2. Prüfen, ob die Sitzrohrlänge unter Berücksichtigung der Sattelstützenlänge ausreichend ist. --> speziell bei langen Beinen wichtig

3. Geometrie mit dem alten Bike vergleichen, dabei aber berücksichtigen, dass die Überstandshöhe beim 29" größer ausfällt als bei 26". --> Daher das Sitzrohr beim 29" eher kürzer wählen als beim 26" um die annähernd gleiche Überstandshöhe zu erreichen.


----------



## stelo (20. November 2011)

stelo schrieb:


> Zusammengefasst würde ich so vorgehen:
> 
> 1. Oberrohrlänge (horizontal) berechnen --> div. Rechner im Netz zu finden
> 
> ...



zu 1. und 3.: am besten die Sitzlänge (horizontale Oberrohrlänge + Vorbaulänge) berechnen und vergleichen


----------



## zoomer (22. November 2011)

Timsky schrieb:


> Aber auf der Canyon-Homepage ist die horizontale Oberrohr-Länge angegeben. Zumindest gibt die grafische Darstellung der Geometrie das so wieder.



Ja, aber laut Zeichnung endet das Mass am oberen Ende des Sitzrohres,
und nicht wie üblich auf Höhe des Steuerrohres in der Achse der Sattelstütze.

Das hatte ich noch im Hinterkopf, daher dachte ich sie geben die effektive
Länge an. Laut Bild ist das nun so eine Mischung aus Beidem.


----------



## stelo (23. November 2011)

zoomer schrieb:


> Ja, aber laut Zeichnung endet das Mass am oberen Ende des Sitzrohres,
> und nicht wie üblich auf Höhe des Steuerrohres in der Achse der Sattelstütze.
> 
> Das hatte ich noch im Hinterkopf, daher dachte ich sie geben die effektive
> Länge an. Laut Bild ist das nun so eine Mischung aus Beidem.

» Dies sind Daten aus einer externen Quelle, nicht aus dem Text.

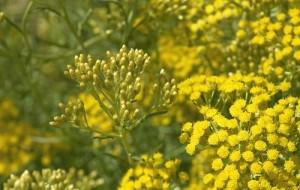 Билката жълт смил може да се ползва за лечение на много болести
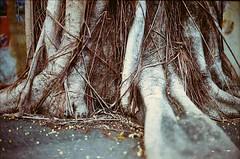 Vintage tree meets vintage camera (akurasai) Tags: camera wild cats film animal animals cat vintage cozy ground ishootfilm land yashica electro35 yashinon analogcamera filmisnotdead believeinfilm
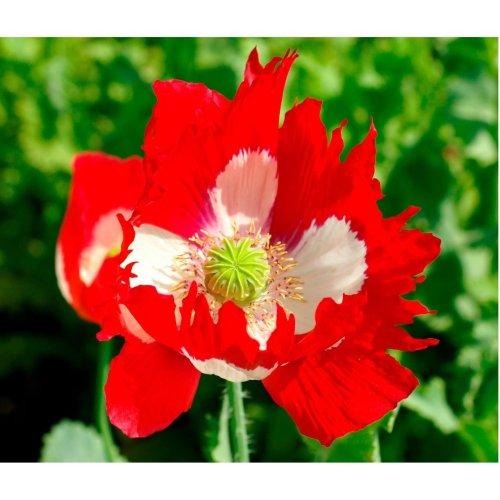 Flower - Poppy - Victoria Cross - 4000 Seeds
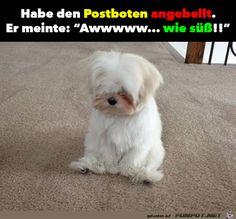 lustiges Bild 'Habe den Postboten angebellt.png'- Eine von 60542 Dateien in der Kategorie 'Lustiges' auf FUNPOT.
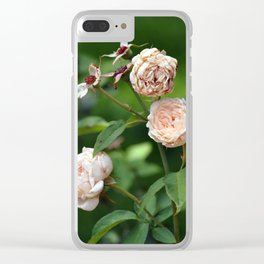 Cream Roses Clear iPhone Case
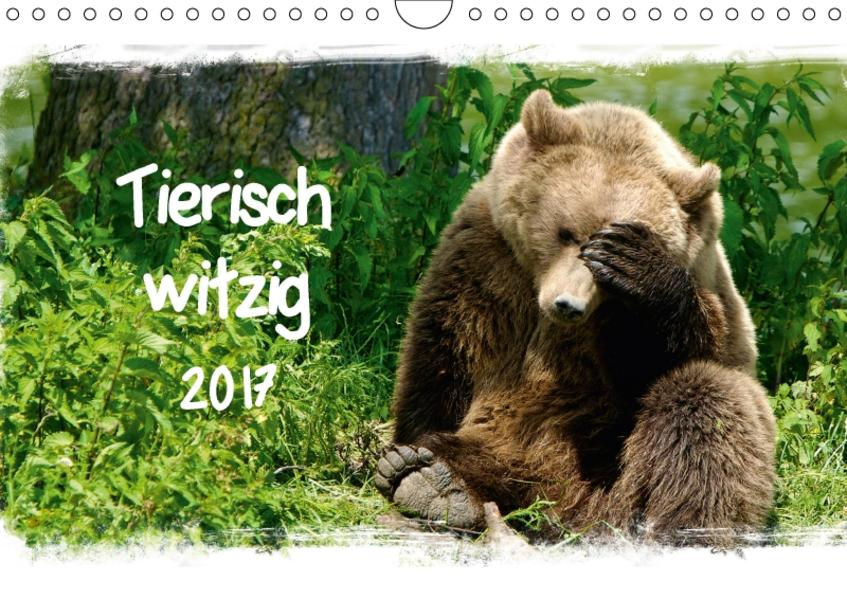 Tierisch witzig (Wandkalender 2017 DIN A4 quer) - Coverbild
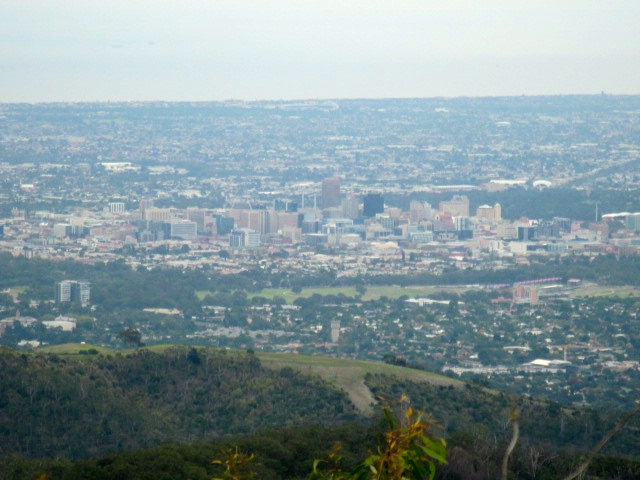 view-of-adelaide-from-mt-lofty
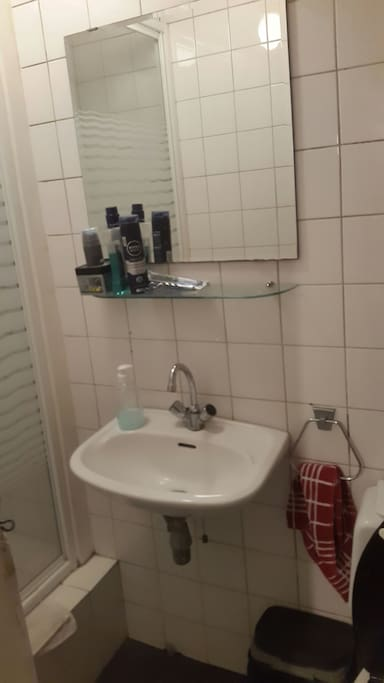The communal toilet and shower cubicle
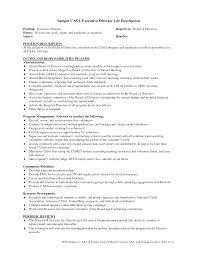 executive report template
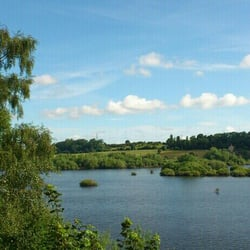 RSPB Fairburn Ings, Knottingley, North Yorkshire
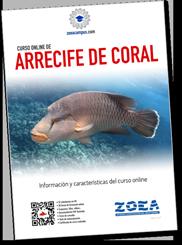 Información completa del curso online de Arrecife de coral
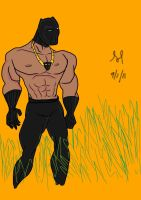 DSC black panther by isreal8nc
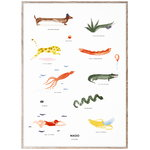 MADO The Mado Family poster, 50 x 70 cm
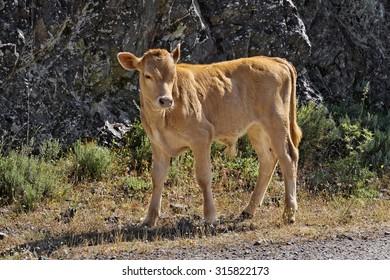 Young calf near Belgodere, Nebbio region, Corsica, France, Europe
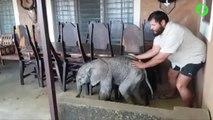 Il trouve un bébé éléphant sur sa terrace et fait tout pour le rendre à sa maman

Kann da ein Canyon-Mitarbeiter weiterhelfen


----------



## fiesermöpp (8. Januar 2012)

Hallo,

habe mir bei Schrittläneg 91cm ein L bestellt. Bei mir springt das PPS erst bei 93cm auf XL. Bin 188cm groß, Torsolänge 65cm. Habe auch ein wenig bedenken, daß eine 400er Stütze nicht langen könnte. Was mein Ihr ?

Gruß
fm


----------



## MTB-News.de




----------



## stelo (9. Januar 2012)

Vergleiche doch mal Rahmenhöhe und Länge der Sattelstütze mit deinem alten Bike, falls möglich.


----------



## swisstom (19. Oktober 2012)

Hallo

Wäre nett, wenn man von euch (diejenigen, die sich das Grand Canyon 29" auch bestellt haben) mal was hören würde, ob die bestellte Grösse nun auch gepasst hat.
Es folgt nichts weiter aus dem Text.